Israeli Foreign Ministry spokesman Arye Mekel said that he did not know how long the fuel embargo would last but that officials needed time to investigate how the four attackers managed to slip through the tight security cordon that rings the narrow coastal strip. The attack took place at Nahal Oz, a fuel distribution center about a mile east of Gaza City, the territory's major population center.
"We have to reexamine how to protect this place," Mekel said. "So there may be some hardship for some days, but we don't know how many."
Gaza is already suffering from a severe economic blockade that has reduced the flow of goods into the territory to only humanitarian essentials. Human rights advocates said Thursday that even a relatively short stoppage of the fuel shipments could have drastic consequences in a place where reserves are nonexistent and basic supplies of industrial fuel, diesel and gasoline are running low.
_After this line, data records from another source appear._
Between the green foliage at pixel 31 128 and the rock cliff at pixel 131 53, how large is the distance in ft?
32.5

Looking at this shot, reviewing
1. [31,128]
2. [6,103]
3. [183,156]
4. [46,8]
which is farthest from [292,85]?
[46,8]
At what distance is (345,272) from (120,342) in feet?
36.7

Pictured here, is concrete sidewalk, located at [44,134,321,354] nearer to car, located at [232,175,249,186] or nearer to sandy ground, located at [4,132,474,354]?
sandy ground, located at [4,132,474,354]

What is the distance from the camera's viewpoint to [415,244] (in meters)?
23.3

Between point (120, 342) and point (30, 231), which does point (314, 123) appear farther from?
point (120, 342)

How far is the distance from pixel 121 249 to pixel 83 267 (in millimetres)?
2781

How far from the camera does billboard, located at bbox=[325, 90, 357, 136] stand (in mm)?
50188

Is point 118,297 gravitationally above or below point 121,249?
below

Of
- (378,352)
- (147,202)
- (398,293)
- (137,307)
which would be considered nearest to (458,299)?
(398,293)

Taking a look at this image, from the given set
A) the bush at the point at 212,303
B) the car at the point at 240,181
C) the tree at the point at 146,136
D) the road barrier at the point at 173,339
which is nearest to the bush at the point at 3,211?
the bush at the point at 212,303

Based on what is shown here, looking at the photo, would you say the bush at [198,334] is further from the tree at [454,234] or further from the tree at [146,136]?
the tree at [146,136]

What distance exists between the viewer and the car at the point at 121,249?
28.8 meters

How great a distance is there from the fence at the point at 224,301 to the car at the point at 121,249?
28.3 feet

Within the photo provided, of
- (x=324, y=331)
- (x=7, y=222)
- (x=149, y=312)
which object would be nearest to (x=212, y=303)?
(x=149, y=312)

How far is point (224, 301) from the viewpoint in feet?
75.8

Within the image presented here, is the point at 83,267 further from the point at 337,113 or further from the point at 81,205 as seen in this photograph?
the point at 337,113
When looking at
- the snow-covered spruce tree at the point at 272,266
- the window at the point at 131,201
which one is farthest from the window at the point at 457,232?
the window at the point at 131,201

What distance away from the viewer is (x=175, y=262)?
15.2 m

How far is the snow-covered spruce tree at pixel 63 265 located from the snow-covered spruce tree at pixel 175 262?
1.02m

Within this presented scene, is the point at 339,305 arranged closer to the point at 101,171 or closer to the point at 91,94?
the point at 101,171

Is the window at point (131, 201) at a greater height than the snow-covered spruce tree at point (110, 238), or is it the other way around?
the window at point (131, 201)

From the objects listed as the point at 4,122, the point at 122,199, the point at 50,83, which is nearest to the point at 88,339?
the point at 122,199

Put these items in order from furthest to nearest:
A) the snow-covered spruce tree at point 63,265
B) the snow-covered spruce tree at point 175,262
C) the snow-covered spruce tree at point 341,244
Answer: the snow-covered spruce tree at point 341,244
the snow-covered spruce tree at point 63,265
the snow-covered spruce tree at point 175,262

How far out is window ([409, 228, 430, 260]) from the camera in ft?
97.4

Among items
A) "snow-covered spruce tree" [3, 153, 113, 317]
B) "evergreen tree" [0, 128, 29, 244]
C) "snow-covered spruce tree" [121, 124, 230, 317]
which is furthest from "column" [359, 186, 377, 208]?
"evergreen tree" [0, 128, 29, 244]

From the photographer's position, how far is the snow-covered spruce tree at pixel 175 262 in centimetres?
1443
"Israel has closed Gaza's borders and doesn't allow fuel to enter, except through Nahal Oz," said Sari Bashi, executive director of the Israel-based human rights group Gisha. "So to close Nahal Oz is to choke the life out of Gaza."
Bashi said that Gaza's lone power plant has enough fuel to last it until Sunday but that it may have to cut its production either partly or entirely thereafter. The plant supplies less than a third of Gaza's electricity; power lines from Israel supply the rest. At the moment, she said, Gaza has rolling blackouts of about five hours a day.
Every week, 581,350 gallons of industrial fuel for the power plant, 211,400 gallons of diesel fuel and 20,000 gallons of gasoline pass through Nahal Oz, according to the Israeli Foreign Ministry.
Mahmoud al-Khozndar, spokesman for an association of Gazan gas store owners, said that almost no gas is available to power cars and that a fuel blockade could lead to a total collapse of the strip's already fragile transportation network.
"More and more, it's a disastrous situation here in Gaza," he said.